Which lines below fall between the one containing "content: unidentified animal" and the one containing "genus: Cervus"? Repeat them exactly, counting both of those lines, and add nothing else.

[Opening Information shown section]

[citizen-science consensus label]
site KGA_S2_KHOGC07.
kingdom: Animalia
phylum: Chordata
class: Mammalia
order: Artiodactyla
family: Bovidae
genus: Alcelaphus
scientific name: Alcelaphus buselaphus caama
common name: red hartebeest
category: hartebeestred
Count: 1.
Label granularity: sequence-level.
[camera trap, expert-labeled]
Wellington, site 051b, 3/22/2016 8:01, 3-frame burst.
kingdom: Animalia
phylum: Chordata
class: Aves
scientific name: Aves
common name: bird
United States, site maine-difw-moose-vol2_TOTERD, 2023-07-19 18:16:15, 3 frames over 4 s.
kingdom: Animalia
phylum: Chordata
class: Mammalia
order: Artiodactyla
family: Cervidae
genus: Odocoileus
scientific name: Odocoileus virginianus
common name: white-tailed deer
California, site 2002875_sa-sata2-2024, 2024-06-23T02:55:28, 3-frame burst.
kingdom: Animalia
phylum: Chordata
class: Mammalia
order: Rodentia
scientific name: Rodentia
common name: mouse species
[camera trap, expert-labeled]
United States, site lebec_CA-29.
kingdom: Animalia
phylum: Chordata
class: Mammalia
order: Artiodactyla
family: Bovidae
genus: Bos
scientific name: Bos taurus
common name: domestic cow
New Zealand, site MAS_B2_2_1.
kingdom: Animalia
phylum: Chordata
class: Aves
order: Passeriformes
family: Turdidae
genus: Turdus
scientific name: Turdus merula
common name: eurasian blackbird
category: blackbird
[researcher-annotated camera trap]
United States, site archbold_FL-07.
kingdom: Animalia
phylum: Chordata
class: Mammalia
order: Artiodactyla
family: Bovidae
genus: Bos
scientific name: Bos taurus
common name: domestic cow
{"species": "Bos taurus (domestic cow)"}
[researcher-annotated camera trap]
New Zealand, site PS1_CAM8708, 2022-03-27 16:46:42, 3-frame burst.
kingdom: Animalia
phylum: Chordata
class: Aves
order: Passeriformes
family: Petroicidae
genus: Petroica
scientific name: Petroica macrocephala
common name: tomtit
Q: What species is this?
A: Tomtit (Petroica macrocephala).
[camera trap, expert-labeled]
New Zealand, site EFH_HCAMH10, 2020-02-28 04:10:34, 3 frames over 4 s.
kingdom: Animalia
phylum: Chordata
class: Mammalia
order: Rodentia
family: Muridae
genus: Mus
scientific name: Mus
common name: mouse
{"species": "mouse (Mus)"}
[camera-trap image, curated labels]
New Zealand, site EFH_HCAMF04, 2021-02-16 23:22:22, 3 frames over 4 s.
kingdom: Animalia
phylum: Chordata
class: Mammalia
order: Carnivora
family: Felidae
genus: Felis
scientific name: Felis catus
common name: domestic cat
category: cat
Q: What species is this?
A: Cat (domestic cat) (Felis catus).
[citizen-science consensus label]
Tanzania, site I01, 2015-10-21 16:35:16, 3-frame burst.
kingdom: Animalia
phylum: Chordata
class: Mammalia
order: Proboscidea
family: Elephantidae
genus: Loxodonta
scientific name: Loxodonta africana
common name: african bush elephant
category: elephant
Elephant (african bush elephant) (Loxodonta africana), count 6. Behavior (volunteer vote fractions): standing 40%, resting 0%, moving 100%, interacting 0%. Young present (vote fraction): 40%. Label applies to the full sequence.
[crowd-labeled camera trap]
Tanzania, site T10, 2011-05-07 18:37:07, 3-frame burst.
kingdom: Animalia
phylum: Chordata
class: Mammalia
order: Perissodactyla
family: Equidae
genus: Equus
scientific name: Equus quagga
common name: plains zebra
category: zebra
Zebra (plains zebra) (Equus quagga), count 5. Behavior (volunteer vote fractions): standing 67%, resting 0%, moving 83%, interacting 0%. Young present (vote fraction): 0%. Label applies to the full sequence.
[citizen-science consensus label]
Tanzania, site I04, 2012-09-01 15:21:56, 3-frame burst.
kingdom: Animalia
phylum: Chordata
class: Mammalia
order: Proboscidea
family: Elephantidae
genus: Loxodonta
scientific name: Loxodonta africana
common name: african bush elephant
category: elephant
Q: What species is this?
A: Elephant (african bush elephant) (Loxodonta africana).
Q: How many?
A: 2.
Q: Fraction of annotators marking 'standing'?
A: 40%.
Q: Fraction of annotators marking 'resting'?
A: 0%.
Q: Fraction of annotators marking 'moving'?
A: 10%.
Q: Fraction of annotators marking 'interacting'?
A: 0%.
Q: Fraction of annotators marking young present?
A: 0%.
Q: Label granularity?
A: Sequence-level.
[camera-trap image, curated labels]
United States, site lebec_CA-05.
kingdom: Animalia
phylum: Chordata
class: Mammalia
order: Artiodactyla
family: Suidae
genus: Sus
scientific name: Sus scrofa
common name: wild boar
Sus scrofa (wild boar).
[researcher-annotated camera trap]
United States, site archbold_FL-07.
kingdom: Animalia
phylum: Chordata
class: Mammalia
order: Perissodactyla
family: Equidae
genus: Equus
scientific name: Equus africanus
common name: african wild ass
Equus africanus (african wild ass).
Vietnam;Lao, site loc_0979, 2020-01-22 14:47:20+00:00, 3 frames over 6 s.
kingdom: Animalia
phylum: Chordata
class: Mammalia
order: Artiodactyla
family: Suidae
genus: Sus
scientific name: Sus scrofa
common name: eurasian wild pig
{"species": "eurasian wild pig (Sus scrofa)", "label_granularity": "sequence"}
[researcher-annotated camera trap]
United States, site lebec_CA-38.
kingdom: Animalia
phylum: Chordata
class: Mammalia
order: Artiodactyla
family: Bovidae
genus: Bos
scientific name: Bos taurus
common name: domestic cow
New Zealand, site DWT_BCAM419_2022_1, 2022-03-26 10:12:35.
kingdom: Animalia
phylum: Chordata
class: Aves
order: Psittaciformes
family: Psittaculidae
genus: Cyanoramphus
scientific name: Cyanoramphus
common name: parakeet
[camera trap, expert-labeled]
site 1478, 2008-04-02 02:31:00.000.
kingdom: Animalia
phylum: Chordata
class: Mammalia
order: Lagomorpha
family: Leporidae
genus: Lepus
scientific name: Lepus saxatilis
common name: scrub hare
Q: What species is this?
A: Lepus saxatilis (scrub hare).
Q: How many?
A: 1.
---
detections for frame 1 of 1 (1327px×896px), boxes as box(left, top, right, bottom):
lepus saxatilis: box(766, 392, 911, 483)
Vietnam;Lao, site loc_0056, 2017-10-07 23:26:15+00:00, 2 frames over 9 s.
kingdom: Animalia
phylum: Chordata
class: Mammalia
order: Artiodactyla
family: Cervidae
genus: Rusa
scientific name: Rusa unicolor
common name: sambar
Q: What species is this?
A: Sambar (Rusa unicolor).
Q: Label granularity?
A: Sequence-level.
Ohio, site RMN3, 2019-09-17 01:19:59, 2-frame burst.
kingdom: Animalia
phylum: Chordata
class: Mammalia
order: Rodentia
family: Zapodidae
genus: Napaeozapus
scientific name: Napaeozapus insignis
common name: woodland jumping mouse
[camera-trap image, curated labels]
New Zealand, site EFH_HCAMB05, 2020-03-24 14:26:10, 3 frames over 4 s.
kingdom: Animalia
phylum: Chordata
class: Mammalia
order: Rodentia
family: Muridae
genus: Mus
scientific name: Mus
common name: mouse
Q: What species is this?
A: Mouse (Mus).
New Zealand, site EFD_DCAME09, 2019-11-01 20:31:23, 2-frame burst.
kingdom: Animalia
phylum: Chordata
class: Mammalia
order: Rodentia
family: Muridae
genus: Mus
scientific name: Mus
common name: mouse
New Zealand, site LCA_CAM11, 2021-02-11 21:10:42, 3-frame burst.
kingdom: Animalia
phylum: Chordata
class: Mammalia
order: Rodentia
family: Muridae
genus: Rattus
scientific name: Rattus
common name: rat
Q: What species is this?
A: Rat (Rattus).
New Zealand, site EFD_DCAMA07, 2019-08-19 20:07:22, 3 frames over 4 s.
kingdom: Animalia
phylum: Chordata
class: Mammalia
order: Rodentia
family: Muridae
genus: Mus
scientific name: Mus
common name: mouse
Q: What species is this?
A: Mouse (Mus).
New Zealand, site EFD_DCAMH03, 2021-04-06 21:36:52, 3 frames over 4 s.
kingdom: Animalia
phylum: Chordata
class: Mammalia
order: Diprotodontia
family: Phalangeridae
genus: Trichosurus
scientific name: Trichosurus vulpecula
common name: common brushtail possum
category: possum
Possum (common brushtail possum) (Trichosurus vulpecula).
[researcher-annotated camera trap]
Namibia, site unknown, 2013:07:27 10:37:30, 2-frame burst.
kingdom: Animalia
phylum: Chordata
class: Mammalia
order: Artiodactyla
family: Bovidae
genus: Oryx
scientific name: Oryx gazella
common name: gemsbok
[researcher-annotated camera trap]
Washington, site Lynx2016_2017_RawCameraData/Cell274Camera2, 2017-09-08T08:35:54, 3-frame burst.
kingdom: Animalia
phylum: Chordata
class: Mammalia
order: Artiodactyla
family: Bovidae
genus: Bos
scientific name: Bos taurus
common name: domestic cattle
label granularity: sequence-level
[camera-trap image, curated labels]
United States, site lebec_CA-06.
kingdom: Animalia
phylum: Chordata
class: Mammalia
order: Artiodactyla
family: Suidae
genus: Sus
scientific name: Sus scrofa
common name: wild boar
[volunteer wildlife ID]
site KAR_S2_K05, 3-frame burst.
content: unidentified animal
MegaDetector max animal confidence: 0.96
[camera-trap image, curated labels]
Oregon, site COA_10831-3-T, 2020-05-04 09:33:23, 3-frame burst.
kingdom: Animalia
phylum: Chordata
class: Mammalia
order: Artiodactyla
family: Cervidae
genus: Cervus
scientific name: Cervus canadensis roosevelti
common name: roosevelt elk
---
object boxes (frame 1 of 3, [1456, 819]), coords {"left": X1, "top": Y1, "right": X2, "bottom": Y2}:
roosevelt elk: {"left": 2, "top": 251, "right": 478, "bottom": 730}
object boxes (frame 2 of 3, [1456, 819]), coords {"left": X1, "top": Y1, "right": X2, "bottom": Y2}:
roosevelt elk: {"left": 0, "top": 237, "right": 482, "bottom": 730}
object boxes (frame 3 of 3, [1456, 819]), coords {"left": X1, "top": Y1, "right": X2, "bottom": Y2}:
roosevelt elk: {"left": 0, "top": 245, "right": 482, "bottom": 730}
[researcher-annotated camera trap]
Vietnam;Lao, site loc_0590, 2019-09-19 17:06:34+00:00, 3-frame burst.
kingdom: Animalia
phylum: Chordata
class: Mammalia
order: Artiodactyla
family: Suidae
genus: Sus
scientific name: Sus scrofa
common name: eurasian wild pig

[Closing Information shown section]

### Output below
content: unidentified animal
MegaDetector max animal confidence: 0.96
[camera-trap image, curated labels]
Oregon, site COA_10831-3-T, 2020-05-04 09:33:23, 3-frame burst.
kingdom: Animalia
phylum: Chordata
class: Mammalia
order: Artiodactyla
family: Cervidae
genus: Cervus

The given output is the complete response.